ASSIGNMENT —
Among the lines of the data, copy those that hold "than".

-- PROVIDED RECORDS follows --

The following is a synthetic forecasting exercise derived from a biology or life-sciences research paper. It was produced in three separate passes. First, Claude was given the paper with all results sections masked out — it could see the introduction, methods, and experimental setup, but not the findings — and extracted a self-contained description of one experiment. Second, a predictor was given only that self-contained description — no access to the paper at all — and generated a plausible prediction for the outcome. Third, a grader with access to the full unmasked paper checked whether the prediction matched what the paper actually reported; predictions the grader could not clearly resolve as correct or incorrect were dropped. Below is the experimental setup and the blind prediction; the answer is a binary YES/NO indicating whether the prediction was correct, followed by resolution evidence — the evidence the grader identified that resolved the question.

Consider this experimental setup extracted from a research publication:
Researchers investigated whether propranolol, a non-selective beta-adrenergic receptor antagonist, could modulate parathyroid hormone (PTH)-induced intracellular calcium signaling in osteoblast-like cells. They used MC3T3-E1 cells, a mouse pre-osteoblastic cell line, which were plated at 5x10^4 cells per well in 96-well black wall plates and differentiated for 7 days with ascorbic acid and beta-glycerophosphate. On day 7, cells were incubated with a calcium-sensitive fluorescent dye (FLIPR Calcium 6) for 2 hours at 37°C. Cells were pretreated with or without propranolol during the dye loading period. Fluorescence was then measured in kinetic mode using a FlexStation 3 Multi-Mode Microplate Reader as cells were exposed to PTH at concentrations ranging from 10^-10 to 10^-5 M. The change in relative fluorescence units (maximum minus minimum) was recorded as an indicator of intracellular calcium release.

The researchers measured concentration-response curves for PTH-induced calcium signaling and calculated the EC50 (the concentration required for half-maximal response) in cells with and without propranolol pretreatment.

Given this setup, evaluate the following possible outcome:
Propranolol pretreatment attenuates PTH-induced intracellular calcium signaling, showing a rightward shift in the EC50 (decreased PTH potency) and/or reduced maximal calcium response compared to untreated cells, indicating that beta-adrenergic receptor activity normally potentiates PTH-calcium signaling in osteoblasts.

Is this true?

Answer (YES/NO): NO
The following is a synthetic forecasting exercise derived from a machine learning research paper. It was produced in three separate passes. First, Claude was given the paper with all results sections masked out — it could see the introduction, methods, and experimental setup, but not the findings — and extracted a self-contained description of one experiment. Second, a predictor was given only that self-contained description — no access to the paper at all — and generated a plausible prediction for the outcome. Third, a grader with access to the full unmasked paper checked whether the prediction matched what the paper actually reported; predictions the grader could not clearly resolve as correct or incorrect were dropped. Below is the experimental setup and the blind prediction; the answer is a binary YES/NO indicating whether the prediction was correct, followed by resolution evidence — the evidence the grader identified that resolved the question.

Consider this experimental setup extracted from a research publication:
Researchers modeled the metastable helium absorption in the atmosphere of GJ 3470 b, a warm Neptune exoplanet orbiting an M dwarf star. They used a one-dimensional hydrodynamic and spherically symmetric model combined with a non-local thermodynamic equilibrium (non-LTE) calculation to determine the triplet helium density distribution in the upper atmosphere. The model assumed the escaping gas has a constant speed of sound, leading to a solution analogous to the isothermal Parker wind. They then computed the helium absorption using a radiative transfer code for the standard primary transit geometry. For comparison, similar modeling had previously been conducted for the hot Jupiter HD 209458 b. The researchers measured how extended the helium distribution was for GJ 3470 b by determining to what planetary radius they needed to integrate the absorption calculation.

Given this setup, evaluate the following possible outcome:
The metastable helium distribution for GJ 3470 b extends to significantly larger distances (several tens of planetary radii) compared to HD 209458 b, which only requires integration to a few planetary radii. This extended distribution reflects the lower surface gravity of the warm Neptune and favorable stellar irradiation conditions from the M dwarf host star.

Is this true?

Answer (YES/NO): NO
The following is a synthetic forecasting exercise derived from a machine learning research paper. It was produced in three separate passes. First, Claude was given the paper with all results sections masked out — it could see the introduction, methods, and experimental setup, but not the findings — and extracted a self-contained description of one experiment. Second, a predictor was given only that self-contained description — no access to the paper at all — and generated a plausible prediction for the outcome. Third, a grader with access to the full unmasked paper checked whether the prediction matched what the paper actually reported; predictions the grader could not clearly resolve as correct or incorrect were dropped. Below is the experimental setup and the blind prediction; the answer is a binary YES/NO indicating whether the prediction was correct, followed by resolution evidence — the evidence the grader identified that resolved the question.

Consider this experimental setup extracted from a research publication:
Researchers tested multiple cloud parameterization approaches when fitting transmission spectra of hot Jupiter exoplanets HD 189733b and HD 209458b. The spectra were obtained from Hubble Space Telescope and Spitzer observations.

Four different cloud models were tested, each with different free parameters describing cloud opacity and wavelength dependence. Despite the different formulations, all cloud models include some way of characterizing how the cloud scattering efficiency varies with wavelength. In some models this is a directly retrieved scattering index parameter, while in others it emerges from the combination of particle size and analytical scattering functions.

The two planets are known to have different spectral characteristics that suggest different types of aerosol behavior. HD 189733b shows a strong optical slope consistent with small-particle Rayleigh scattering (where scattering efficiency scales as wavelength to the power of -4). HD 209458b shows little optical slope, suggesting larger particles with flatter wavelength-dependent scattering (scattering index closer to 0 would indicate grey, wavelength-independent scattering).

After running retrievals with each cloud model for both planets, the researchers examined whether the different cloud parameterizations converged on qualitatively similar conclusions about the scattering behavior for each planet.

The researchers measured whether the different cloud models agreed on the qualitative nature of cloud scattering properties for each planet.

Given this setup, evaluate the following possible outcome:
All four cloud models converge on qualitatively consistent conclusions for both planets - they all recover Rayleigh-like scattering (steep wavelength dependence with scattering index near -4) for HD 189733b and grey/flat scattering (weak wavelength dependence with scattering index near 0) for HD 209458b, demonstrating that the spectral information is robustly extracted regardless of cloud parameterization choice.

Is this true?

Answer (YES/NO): NO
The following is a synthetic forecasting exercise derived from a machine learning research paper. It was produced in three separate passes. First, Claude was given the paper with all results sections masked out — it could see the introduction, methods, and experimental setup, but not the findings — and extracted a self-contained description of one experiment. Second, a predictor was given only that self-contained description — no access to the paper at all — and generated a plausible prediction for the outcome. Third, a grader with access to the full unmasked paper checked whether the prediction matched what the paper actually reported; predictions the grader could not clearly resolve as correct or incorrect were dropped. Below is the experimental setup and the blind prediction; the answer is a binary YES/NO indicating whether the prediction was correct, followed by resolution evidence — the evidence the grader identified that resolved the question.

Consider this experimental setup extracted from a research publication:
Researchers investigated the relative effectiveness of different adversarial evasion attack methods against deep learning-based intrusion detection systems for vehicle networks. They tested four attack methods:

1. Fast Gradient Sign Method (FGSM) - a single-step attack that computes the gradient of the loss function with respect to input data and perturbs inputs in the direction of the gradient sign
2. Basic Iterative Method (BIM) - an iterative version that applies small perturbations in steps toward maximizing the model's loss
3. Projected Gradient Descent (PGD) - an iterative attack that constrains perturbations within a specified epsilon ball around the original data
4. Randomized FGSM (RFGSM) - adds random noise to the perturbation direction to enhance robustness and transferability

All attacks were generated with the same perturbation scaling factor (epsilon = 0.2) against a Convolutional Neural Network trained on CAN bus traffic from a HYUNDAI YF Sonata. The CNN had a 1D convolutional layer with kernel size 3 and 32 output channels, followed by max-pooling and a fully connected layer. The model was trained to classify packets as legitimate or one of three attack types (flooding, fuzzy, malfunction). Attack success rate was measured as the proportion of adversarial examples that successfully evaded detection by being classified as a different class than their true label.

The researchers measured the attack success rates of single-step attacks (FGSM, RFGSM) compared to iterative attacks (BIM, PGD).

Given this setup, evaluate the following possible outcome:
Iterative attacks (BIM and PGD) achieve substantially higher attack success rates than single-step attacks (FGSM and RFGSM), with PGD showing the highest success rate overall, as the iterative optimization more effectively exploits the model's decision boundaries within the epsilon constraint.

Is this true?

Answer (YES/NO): NO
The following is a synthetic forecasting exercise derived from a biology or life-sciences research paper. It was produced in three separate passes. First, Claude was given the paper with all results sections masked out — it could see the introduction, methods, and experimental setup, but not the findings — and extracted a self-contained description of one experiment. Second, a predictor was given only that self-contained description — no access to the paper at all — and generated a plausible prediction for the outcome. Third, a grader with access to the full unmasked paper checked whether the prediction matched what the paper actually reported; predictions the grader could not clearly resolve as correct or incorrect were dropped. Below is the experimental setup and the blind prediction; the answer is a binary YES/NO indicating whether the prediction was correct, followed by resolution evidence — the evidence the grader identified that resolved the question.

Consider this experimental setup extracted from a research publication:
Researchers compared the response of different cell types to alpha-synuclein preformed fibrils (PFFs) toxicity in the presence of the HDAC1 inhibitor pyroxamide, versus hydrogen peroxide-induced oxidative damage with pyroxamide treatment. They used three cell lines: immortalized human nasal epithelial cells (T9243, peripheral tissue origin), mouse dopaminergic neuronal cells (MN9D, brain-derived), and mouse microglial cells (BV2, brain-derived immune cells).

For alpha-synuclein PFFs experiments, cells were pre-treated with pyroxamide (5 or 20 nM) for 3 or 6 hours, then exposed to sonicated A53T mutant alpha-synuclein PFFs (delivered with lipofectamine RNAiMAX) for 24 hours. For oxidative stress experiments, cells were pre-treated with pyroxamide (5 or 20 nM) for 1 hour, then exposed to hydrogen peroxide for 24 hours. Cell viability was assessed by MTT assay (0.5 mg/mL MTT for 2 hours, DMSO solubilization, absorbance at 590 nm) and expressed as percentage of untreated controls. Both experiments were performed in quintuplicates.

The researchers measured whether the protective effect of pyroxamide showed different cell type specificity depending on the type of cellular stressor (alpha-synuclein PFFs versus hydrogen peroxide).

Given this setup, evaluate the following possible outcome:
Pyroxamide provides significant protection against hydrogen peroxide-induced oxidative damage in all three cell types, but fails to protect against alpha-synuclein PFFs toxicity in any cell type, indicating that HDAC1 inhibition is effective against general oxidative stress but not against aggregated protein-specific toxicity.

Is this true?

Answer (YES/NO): NO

-- PROVIDED RECORDS concluded --

SOLUTION BELOW —
All attacks were generated with the same perturbation scaling factor (epsilon = 0.2) against a Convolutional Neural Network trained on CAN bus traffic from a HYUNDAI YF Sonata. The CNN had a 1D convolutional layer with kernel size 3 and 32 output channels, followed by max-pooling and a fully connected layer. The model was trained to classify packets as legitimate or one of three attack types (flooding, fuzzy, malfunction). Attack success rate was measured as the proportion of adversarial examples that successfully evaded detection by being classified as a different class than their true label.
Iterative attacks (BIM and PGD) achieve substantially higher attack success rates than single-step attacks (FGSM and RFGSM), with PGD showing the highest success rate overall, as the iterative optimization more effectively exploits the model's decision boundaries within the epsilon constraint.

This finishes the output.